• _EXERCISE DIRECTIONS_
Please say whether each statement agrees with the passage on reactive extrusion 3D printing that follows, giving yes or no and quoting the passage's deciding words. (a) In REX, two feeds with reactive functional groups are mixed in-situ during the process. (b) Early REX research aimed at small-scale structures printed at slow deposition speed. (c) The project named optimum flowrate as the key parameter to evaluate during process optimization.

Reactive Extrusion 3D Printing (REX) is one of the AM technologies pursued to realise the potential of AM PU functional parts. REX is a newly invented manufacturing route1, whereby two feeds comprising reactive functional groups are mixed in-situ during the process and
extruded to construct 3D structures. At its early stage, the few research conducted in the REX field focused on demonstrating the capability of printing isotropic and functional graded parts through in-situ tailoring of the reaction and targeted on fabricating large-scale structure with fast deposition speed.
There is a clear gap in the AM PU via REX, to systematically understand the processing of PU via REX process. Therefore, this PhD project started by establishing a workflow: progressing from screening the printability of PU feedstocks through a printing optimisation for these feedstocks, to achieve good resolution / reproducibility by investigating the filament quality produced. It highlighted that transitional ink rheology as the key characterisation tools for the formulation printability analysis, and optimum flowrate to be the key parameter to evaluate during process optimisation.

• _DATA SEGMENT_
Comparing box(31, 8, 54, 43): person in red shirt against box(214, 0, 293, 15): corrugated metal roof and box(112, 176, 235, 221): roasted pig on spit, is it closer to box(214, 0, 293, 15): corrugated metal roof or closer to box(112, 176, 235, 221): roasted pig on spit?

• _RESULT OF THE EXERCISE_
(a) Yes: "two feeds comprising reactive functional groups are mixed in-situ during the process"
(b) No: "targeted on fabricating large-scale structure with fast deposition speed"
(c) Yes: "optimum flowrate to be the key parameter to evaluate during process optimisation"